The diagram below illustrates the scanning setup. Briefly, the subject is seated, puts on a wig cap, and has colorful adhesive markers placed around the subject's face. The subject's head and torso are then scanned using PrimeSense Carmine 1.09 sensor (which we refer to as a “consumer-grade” 3D scanner), followed by a high-resolution scan of the individual pinnae using the Artec Space Spider, a state-of-the-art, structured-light, 3D scanner. The 3D scanning procedures are described in more detail in this paper.

Head scan setup

The table below summarizes information about the 3D head and torso scans.

Head and torso scanner

PrimeSense Carmine 1.09

Pinna scanner

Artec Space Spider

Scanning software

Skanect ProArtec Studio 12 Pro

Data export format

Polygon file format (PLY)

The consumer-grade head-and-torso scans are converted into watertight meshes and aligned such that the subject's interaural axis coincides with the y-axis of the scan. A copy of each of these scans is then made, following which the “consumer-grade” pinnae scans are manually replaced by the corresponding high-resolution pinnae scans, yielding the “reference-grade” scan. The 3D scan processing procedures are described in more detail in this paper, with updates to the processing methodology published in an upcoming technical report (see Publications list at the bottom of this page). Additional variants of the reference-grade scans namely, head and ear scans (i.e., torso removed) and head-only scans (i.e., torso and pinnae removed), are also made available. We also provide MATLAB *.mat files containing select anthropometric dimensions (specified in meters) extracted from the 3D scans.

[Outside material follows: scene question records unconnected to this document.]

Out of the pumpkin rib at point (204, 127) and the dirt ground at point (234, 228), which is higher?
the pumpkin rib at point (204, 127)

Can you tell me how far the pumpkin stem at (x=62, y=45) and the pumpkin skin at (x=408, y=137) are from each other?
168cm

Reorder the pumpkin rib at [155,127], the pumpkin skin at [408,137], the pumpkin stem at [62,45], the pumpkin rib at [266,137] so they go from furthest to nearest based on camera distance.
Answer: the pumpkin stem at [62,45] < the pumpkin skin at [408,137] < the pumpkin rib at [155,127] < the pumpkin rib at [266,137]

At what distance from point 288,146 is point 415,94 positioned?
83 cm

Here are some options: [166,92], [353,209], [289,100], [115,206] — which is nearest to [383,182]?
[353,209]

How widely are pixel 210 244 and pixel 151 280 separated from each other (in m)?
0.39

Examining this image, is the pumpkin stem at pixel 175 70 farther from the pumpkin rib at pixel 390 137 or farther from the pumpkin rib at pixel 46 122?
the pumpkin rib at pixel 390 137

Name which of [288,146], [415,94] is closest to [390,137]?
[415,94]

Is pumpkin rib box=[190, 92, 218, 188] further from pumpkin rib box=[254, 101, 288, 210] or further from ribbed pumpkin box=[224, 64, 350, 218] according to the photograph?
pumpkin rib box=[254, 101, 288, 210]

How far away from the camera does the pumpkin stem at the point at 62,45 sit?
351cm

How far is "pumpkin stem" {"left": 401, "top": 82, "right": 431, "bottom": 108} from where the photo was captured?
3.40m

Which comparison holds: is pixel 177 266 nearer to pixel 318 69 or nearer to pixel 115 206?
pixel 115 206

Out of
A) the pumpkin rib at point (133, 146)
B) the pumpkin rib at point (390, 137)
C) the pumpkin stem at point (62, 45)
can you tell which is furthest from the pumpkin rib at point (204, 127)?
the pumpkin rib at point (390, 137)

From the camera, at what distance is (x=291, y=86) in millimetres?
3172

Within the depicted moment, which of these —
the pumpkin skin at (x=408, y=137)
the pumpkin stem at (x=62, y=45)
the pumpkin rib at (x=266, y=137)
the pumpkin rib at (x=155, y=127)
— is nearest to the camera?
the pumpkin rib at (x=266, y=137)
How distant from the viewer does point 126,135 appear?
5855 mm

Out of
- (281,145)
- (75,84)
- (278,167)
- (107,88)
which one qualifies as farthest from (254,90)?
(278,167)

Numerically-Computed HRTFs

We use the fast-multipole boundary-element method (FM-BEM) implemented in the open-source software, Mesh2HRTF to compute HRTFs from our 3D scans. The computations, which are performed in the frequency domain, are discretized in steps of 100 Hz up to a maximum frequency of 16 kHz for a total of 160 discrete frequencies. For a left- or right-ear HRTF corresponding to a single spatial location, we first set the value of the frequency response at 0 Hz to the magnitude of the value computed at 100 Hz. The resulting 161 complex values are then transformed into a real-valued HRIR of length 321 samples using the inverse fast Fourier transform (FFT) after forcing the frequency response to be conjugate symmetric. Finally, we apply a delay of approx. 1 ms (rounded to the nearest sample) to ensure causality followed by a Tukey window. For a given 3D scan, once all HRIRs have been computed in this way, they are exported in the SOFA format at a sampling rate of 32.1 kHz. Additional details regarding the processing of the HRIRs prior to exporting in the SOFA format are described in an upcoming technical report (see Publications list at the bottom of this page). Diffuse-field equalized versions of the HRIRs are also made available (SOFA file names suffixed with “_dfeq”).